Last year there was a different OIC (Officer in Charge) and the AUTEC Navy Base I support and the Veteran's Day ceremonies were really quite minimal. So - this year I made a point of offering to do a Non-denominational Veterans Day Service in the Chapel. From what I hear there were discussions about the offer at the base but, we have a new OIC now and they decided to do their own thing. It actually was wonderful.

At 7:30, during the Flag Raising, a color guard with sailors in dress whites was present. The chaplain of the base VFW post did an opening prayer, the OIC spoke, the bugle sounded, and the flags were raised with much solemnity while everyone stood at attention. All in all it was quite impressive.

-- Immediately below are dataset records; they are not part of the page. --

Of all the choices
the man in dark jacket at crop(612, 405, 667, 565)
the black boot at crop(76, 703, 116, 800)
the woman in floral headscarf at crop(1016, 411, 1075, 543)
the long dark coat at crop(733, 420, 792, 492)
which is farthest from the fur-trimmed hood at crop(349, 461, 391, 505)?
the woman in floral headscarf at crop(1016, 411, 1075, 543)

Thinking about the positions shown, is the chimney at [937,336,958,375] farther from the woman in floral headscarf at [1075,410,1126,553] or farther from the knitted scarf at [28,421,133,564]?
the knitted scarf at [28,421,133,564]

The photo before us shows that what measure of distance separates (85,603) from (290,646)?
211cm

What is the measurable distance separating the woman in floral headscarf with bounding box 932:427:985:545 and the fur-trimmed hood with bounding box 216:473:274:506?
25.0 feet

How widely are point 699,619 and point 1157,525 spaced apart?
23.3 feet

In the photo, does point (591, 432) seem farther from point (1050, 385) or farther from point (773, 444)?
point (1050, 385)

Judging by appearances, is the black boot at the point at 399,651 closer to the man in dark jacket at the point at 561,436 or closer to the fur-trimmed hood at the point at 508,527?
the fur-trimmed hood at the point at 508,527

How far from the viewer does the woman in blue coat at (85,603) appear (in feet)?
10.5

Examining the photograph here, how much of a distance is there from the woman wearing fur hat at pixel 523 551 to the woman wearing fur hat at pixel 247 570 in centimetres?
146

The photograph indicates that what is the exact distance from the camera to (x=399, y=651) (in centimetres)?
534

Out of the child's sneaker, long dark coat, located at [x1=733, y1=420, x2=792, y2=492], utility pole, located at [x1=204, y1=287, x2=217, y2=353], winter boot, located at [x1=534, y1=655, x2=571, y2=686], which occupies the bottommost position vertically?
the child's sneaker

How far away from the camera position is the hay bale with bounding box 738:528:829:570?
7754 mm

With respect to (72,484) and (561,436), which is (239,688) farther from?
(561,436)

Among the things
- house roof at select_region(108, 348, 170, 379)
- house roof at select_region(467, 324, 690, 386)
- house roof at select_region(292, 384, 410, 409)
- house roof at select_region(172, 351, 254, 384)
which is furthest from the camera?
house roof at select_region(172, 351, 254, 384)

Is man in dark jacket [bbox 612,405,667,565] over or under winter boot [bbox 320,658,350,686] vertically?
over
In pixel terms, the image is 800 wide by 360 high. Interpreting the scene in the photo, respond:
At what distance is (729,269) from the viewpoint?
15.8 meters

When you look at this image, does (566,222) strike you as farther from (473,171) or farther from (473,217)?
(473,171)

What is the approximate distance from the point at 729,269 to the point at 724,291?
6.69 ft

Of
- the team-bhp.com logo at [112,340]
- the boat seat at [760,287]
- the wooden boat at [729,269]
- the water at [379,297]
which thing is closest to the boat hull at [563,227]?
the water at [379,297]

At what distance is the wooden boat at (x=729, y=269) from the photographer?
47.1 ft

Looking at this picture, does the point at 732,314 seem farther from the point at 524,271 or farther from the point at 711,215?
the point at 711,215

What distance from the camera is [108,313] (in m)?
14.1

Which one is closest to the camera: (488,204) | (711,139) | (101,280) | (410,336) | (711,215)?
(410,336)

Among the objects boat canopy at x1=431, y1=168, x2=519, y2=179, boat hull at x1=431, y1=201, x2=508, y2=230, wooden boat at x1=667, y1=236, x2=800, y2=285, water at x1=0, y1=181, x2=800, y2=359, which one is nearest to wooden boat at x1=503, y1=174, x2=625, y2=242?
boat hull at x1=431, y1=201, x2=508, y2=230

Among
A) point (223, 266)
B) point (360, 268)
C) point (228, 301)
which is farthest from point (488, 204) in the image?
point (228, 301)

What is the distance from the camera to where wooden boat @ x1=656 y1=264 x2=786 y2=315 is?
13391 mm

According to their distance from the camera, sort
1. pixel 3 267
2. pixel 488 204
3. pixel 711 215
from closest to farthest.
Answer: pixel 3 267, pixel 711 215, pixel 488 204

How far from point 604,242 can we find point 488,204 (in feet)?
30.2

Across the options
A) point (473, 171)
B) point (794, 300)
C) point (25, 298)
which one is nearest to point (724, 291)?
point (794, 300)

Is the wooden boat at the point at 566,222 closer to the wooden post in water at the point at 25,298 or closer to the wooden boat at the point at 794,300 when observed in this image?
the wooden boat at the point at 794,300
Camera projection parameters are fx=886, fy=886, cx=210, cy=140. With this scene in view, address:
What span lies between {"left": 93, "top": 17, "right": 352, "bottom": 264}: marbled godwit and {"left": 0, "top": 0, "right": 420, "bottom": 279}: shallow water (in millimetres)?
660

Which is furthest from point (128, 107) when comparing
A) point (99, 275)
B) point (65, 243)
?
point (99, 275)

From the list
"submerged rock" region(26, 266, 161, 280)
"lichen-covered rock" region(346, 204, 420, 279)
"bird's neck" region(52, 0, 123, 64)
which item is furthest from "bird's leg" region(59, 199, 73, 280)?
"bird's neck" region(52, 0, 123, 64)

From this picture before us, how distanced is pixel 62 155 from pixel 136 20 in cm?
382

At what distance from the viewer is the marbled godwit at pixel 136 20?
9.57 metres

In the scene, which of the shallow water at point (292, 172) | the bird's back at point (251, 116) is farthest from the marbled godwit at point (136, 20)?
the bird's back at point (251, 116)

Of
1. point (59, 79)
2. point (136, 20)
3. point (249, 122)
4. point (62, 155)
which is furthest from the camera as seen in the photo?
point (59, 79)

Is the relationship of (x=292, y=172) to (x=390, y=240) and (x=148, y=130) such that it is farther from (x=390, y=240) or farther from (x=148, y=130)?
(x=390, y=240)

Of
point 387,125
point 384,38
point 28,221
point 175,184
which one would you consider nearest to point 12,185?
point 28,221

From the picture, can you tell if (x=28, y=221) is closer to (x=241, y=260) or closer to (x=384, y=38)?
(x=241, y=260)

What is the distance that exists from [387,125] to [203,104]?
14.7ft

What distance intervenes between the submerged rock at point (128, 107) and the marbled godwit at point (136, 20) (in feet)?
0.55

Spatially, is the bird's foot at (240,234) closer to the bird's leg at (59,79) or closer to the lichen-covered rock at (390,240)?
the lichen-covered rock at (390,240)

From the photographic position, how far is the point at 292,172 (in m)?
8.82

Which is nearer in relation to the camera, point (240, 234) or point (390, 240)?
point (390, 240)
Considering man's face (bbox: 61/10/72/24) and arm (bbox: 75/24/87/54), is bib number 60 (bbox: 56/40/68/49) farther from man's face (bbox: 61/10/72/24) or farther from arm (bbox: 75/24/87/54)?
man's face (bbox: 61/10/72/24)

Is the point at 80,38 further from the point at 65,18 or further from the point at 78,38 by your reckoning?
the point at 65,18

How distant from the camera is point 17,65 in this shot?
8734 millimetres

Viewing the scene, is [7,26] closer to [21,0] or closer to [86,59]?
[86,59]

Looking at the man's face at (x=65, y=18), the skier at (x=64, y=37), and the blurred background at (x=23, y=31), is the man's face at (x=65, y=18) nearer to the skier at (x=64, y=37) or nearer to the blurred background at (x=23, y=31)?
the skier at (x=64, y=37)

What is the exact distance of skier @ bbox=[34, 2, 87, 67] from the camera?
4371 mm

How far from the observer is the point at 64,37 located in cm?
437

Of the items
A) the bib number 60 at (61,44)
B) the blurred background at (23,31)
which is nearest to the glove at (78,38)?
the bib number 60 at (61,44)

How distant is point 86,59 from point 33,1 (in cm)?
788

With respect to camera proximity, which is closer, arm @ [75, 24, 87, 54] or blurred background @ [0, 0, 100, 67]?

What I didn't know was that, as part of the weekend-long celebration the cheerleaders for the Jacksonville Jaquars were on the base. The night before they performed at the baseball field (an event I missed), and they were there for the flag raising. The OIC made an interesting announcement during his remarks related to the cheerleaders. It seems that the night before one of them had confided to him that she had just joined the Navy and would be reporting for basic training at the end of the football season!

Well, after the flag raising this gave every sailor on the base a reason to talk to her and she was instantly the most popular cheerleader on their squad!

On a different note - one of the wives of a civil engineer on Base is also the Chapel Coordinator for the Base. She does a great job of coordinating the facility among all the various groups that us it. Well her hubby has taken a new job and they'll be leaving the Base at the end of the month. As she packs she needs to clean out her cupboards and asked if I would take some of the extra food she had in her cupboards. Well - there is no such thing as extra food for a Bahamian so I ended up collecting 3 good-sized boxes of food!

After sorting frozen stuff from dry goods, and sorting out the opened and unopened boxes, I was able to put together alot of things to give to the poorer members of our Churches. Boxes of grits, intant oatmeal packets, candy, pasta . . . One family of 8 living in a two-room shack was very thankful for what I could give them and they really need it.

Last year AUTEC donated a large food basket to me for Christmas that we pretty much gave away to families in need. With the economy the way it is I hope they repeat that generous offer. Its one thing to give a family money - its something else for them to get a food basket. Even staples like grits are very welcome, but seeing meat (like a can of tuna or a tin of corned beef) is very prized and they can't thank you enough.

With that said, Bahamians are very generous themselves. We have had women give us home made breads, and wonderful home made tarts (I love the coconut, Gin prefers the pineapple). One man even rides to the church on his bike with a plastic bag hanging from his handlebars - inside the bag will be two dinners, home made bahamian fish dinners with rice in a great sauce.

Anyway - charity here goes two ways - us to them and vise versa (See how they love one another is very real here).